Yeah that's normal, nothing to worry about.


----------



## StillLearning

Yeah its suppose to do that.


----------



## gogreen

got mine today  shipping was faster than i thought (5 business days) it arrived the same time with my order from aquaticmagic. 

i haven't used it cause im trying to figure out how to make it secure and im having a hard time plugging my 1/2" hose to it.


----------



## killacross

^^ recipe for fitting the tubing

3 parts hot water
1 part patience
2 parts elbow grease
----------------------------------

mix liberally and apply


----------



## Heartnet

So is the overall consensus that the Boyu diffuser is more efficient in terms of CO2 diffusion and much more durable than the atomizer is? 

Can anyone also direct me towards a link or PM me it where I can actually see the boyu diffuser for sale?


----------



## bojon11

I just bought one of this Boyu on ebay also. If you search on co2 diffuser, you will find it. I got mine from the seller name "amazonindo". Still waiting for its arrival, so excited. I am using a ladder reactor and doesn't seem to be very effective.


----------



## Kisho3

Does the inline CO2 dispenser diffuser work with diy CO2 (Yeast and sugar). Has anyone used this yet? Is there enough pressure? Can someone post pictures or maybe even a video with an explanation on how this inline CO2 diffuser works? I'd greatly appreciate it, and I think people that run into this thread will also. =]


----------



## fischman

Kisho3 said:


> Does the inline CO2 dispenser diffuser work with diy CO2 (Yeast and sugar). Has anyone used this yet? Is there enough pressure? Can someone post pictures or maybe even a video with an explanation on how this inline CO2 diffuser works? I'd greatly appreciate it, and I think people that run into this thread will also. =]


Mine should be here this coming week. I'll let you know how it works on my DIY CO2 setup. 

Josh


----------



## fischman

Any recommendations on whether this should be put on the intake to the filter or the exit from the filter back into the tank?


----------



## StillLearning

exit from the filter back into the tank.


----------



## fluff34567

just a heads up make sure to check the connections on a regular basis, one of the barbs on mine failed and flooded the floor with about 40 gallons! the barb had a hairline crack that very slowly leaked.

# COLLECTED DATA
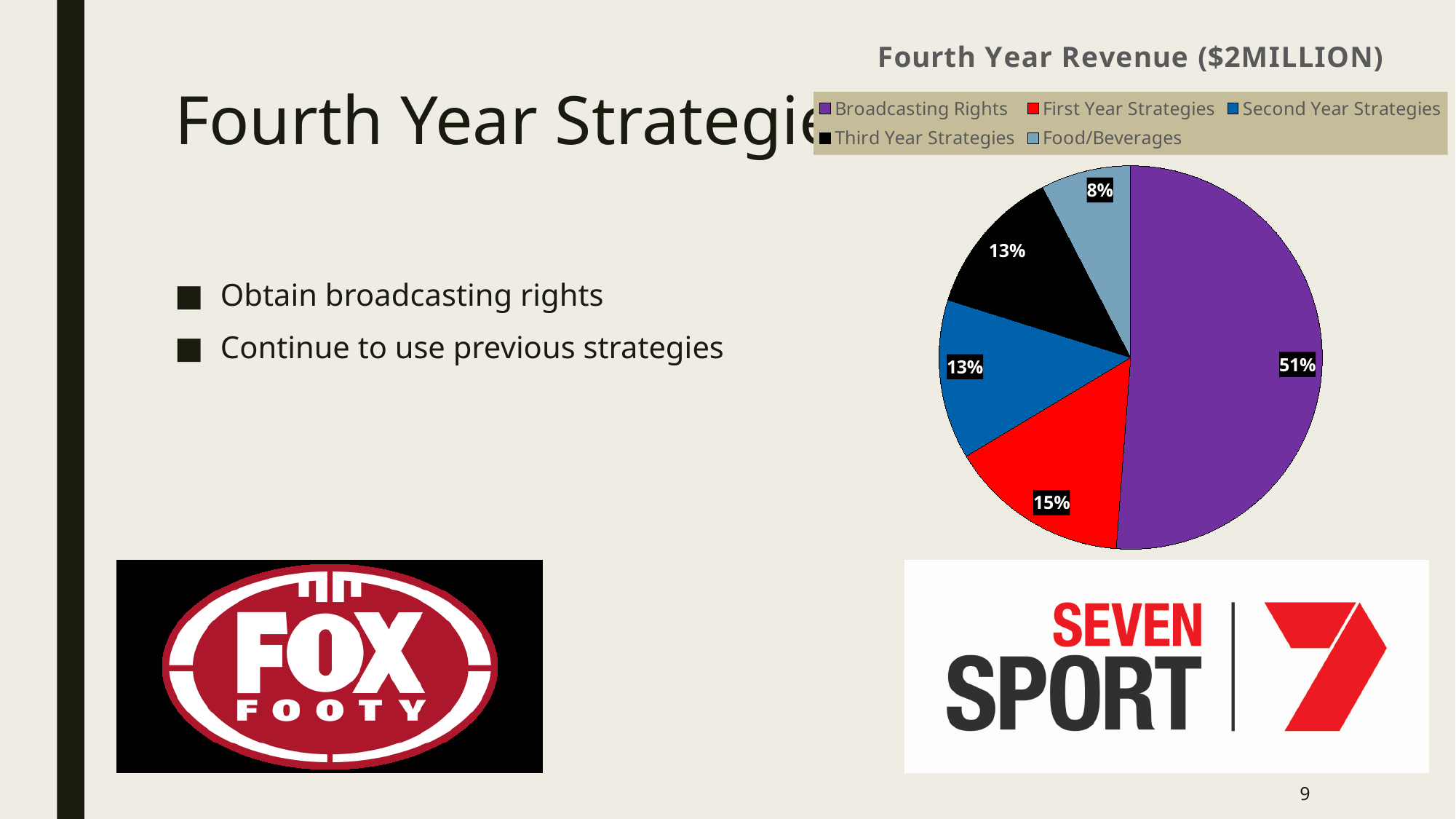
What percentage is shown for Food/Beverages? 8% Which is larger, the slice for First Year Strategies or the slice for Third Year Strategies? First Year Strategies How many categories does the legend list? 5 What share of the pie does Broadcasting Rights take? 51% What is the title of the chart? Fourth Year Revenue ($2MILLION) Which category has the largest slice of the pie? Broadcasting Rights What percentage is shown for Second Year Strategies? 13% Which category has the smallest slice of the pie? Food/Beverages What is the difference in percentage points between Broadcasting Rights and First Year Strategies? 36 What colour is the slice for Third Year Strategies? black What type of chart is shown on the slide? pie chart What percentage is shown for First Year Strategies? 15%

# WHAT TO PRODUCE
In the forum thread, how much water did the failed barb on fluff34567's setup spill onto the floor? Rely only on the forum thread for this, not on the data.

# RESULT OF THE EXERCISE
About 40 gallons.